Relaymedia

Reba McEntire Attributes New Album's Release to 'Faith' and 'Hope'

( [email protected] ) May 09, 2017 05:24 PM EDT
“These songs of faith and hope, that’s what you gotta have when you’re going through bad times – and good times. You gotta have faith and hope to carry you through each day.”
Reuters/ Fred Prouser

It is often in the midst of our suffering when God feels the nearest. Whether this is because His grace is all the more prevalent at such times, or the fact that, by the act of distrusting ourselves, we are stripped of our pride---or both---the case was certainly true for Reba McEntire in her recent album release: "Sing it Now: Songs of Faith and Hope." The album's title was inspired by the recent hardships in her life, beginning with the 2014 loss of her father and ending with the painful divorce from her husband of twenty-six years only months later. Both trials were devastating, but McEntire expresses a serenity which, she asserts, hinges solely upon her trust in God.

“These songs of faith and hope, that’s what you gotta have when you’re going through bad times – and good times. You gotta have faith and hope to carry you through each day.”

In fact, she seems to suggest that the album was made possible, not hindered, by the events in her life:

“I really do believe that timing is everything. And that everything happens for a reason when it happens. So now is the perfect timing. I don’t really understand why, but it just worked out to be the time for me to do a gospel album.”

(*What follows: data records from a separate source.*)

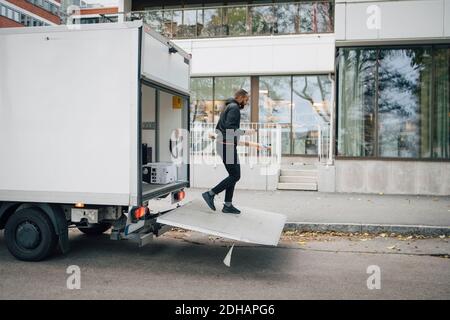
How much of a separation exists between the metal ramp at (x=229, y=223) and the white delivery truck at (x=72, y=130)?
1.52 feet

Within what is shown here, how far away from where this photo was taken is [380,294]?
5098 millimetres

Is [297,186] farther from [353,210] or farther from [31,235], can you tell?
[31,235]

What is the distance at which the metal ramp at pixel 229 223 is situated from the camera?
5988 mm

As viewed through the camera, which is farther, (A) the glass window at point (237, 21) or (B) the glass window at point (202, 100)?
(B) the glass window at point (202, 100)

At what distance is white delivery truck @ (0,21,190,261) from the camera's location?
19.1 feet

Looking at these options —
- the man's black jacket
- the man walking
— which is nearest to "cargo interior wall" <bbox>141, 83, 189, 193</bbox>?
the man walking

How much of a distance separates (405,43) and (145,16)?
35.9 ft

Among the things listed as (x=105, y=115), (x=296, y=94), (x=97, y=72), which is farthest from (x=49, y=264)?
(x=296, y=94)

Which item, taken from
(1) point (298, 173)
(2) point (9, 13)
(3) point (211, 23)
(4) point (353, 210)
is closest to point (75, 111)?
(4) point (353, 210)

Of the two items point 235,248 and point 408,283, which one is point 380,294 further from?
point 235,248

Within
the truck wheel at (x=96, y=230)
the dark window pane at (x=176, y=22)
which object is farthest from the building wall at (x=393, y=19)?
the truck wheel at (x=96, y=230)

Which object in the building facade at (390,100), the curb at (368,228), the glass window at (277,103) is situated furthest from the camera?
the glass window at (277,103)

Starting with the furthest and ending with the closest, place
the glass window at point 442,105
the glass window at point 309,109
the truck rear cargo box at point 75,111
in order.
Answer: the glass window at point 309,109, the glass window at point 442,105, the truck rear cargo box at point 75,111

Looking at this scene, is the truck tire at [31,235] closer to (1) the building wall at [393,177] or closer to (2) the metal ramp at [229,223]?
(2) the metal ramp at [229,223]
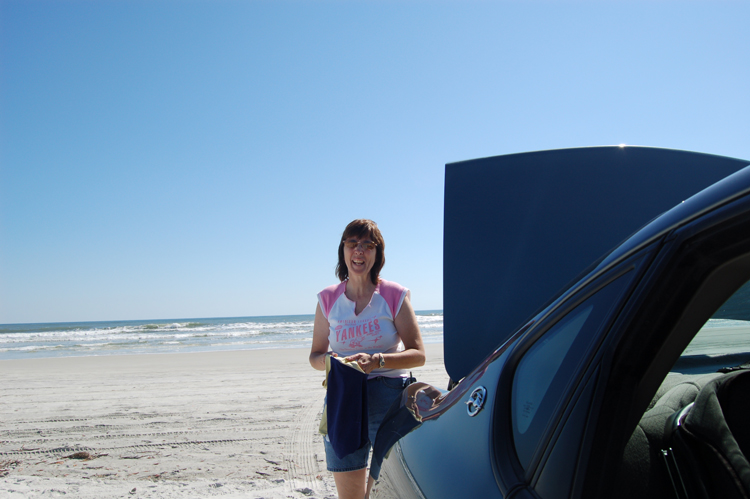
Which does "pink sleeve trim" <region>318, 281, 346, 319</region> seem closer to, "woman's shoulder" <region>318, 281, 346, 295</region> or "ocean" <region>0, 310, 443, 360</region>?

Personally speaking, I was surprised by the impact the music had on my heart; not particularly a country music fan myself, I had initially assumed to write it off as a nice, sentimental piece. However, the meshed blend of ten traditional hymns and ten contemporary Christian songs---many of them written from Reba's own experiences---really spoke to my heart in a way that I had not expected. The gentle, but poignantly bold strength behind the lyrics addressing controversial subjects like Creation and national repentance really won my respect and attention. I also had this unexplainable response to the feeling that the tremendously likable redhead had not only been singing, but truly feeling, her words. How delighted was I when a later interview explained the keen rawness I detected both in her overall performance. While her voice was rustically lovely as always, there had been an underlying edge of sincerity that I really admired. She hadn't aimed for a perfect recording, but for an honest one:

"...if you’re just singing a song and you don’t really feel it, the audience will tell it.”

Indeed, there is made beauty from ashes wherever Christ is.